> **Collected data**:
────────────────────

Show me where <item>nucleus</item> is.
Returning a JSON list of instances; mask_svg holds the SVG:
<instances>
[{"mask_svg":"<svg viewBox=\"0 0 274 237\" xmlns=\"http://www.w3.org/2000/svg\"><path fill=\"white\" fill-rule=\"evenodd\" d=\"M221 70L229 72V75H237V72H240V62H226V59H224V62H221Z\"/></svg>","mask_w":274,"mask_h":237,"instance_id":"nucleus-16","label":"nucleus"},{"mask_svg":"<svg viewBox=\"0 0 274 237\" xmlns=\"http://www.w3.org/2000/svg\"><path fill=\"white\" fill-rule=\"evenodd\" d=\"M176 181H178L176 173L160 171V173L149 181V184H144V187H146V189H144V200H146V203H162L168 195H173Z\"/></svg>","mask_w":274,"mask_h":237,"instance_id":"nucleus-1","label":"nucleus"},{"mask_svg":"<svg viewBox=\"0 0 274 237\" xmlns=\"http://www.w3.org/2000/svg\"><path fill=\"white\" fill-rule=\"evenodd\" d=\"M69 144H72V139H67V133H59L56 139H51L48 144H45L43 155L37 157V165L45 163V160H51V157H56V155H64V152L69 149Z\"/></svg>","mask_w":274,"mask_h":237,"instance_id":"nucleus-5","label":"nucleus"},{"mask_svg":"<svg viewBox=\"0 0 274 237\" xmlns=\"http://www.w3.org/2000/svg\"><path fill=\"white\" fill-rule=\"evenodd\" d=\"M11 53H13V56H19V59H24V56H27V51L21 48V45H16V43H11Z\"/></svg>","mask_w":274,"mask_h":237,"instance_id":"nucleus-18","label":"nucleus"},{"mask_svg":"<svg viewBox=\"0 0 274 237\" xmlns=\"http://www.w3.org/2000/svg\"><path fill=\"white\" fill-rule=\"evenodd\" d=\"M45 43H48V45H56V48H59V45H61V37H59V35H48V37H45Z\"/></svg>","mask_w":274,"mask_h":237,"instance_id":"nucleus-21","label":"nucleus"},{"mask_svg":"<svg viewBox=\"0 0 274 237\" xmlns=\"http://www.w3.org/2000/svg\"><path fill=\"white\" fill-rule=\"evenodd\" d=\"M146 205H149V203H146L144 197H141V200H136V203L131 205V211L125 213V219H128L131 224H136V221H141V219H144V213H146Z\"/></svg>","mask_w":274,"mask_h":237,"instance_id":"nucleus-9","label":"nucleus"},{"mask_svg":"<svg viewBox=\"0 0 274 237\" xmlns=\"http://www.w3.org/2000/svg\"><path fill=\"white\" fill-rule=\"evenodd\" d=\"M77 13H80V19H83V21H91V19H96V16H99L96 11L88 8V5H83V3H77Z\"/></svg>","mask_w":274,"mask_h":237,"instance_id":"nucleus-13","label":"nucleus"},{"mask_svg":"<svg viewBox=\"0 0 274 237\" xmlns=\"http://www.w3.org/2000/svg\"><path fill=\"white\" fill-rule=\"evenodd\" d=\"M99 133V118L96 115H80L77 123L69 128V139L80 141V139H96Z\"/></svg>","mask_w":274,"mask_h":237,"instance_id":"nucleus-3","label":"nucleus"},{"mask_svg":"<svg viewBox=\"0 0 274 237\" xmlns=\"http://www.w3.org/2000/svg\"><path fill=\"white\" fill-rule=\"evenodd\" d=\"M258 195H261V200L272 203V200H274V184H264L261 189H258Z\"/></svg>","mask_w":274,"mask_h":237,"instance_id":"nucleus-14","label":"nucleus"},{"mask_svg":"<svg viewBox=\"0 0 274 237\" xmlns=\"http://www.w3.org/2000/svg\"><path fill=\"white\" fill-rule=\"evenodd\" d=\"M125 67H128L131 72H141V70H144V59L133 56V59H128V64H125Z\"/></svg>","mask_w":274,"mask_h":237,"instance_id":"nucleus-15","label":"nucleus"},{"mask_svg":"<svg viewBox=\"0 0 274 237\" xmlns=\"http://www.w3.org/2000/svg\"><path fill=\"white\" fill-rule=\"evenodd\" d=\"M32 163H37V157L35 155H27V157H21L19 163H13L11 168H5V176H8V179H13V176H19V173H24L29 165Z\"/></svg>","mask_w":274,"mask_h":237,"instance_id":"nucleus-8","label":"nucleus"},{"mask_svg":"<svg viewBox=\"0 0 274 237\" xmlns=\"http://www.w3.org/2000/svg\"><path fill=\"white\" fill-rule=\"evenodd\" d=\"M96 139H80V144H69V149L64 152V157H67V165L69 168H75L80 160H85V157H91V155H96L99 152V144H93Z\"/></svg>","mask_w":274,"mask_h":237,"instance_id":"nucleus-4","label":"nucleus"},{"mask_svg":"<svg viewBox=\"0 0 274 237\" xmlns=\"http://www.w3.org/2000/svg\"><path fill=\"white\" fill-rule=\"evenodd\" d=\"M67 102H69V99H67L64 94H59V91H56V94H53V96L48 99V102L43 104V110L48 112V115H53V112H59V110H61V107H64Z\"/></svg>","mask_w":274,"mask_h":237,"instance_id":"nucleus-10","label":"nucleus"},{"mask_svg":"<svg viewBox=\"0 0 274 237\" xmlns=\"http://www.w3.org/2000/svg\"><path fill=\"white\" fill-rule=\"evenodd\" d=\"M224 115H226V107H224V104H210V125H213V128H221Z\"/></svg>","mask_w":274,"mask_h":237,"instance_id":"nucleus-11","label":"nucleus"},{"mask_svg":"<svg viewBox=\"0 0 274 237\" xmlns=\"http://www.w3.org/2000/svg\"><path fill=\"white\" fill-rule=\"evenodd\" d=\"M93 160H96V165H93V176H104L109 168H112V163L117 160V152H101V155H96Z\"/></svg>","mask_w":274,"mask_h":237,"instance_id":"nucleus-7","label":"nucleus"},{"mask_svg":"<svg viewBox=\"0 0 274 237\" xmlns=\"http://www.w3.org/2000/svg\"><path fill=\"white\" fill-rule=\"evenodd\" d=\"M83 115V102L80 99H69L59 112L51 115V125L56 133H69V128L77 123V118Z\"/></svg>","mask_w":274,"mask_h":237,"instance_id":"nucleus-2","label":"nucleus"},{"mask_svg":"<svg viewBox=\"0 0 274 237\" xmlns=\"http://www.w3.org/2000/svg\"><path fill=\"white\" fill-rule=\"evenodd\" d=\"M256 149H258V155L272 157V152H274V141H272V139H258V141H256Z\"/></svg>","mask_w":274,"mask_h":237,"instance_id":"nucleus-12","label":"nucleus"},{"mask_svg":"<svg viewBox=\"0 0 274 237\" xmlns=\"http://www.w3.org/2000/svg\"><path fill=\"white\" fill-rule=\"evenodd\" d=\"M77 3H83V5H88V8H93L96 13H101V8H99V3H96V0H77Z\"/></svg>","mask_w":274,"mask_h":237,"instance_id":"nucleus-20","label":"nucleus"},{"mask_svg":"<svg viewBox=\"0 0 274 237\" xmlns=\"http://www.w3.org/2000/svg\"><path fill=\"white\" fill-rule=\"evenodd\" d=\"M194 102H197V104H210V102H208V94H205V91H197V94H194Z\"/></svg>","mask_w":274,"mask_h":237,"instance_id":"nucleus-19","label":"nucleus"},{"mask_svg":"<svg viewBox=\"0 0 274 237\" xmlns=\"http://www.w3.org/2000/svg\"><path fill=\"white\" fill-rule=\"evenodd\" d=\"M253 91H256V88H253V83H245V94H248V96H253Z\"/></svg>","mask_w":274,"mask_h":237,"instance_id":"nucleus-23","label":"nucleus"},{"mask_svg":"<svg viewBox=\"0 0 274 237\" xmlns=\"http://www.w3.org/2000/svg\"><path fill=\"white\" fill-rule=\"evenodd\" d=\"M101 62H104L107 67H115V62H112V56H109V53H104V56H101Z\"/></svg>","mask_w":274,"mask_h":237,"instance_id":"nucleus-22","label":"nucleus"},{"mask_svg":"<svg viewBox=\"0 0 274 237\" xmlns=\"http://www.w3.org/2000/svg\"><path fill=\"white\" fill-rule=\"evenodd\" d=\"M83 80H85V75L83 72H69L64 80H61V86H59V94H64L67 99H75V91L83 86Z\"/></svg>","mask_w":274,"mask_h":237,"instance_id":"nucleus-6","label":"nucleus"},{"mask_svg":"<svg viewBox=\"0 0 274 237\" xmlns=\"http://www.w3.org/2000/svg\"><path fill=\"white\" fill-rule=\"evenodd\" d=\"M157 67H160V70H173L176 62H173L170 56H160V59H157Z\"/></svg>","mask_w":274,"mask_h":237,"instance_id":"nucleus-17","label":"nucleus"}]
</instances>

────────────────────

> **Problem to solve**:
Render the lines from the first one through the line with "<instances>", both included, as a JSON list of strings with one string per line and blank lines omitted.

> **Reply to the task**:
[
  "Show me where <item>nucleus</item> is.",
  "Returning a JSON list of instances; mask_svg holds the SVG:",
  "<instances>"
]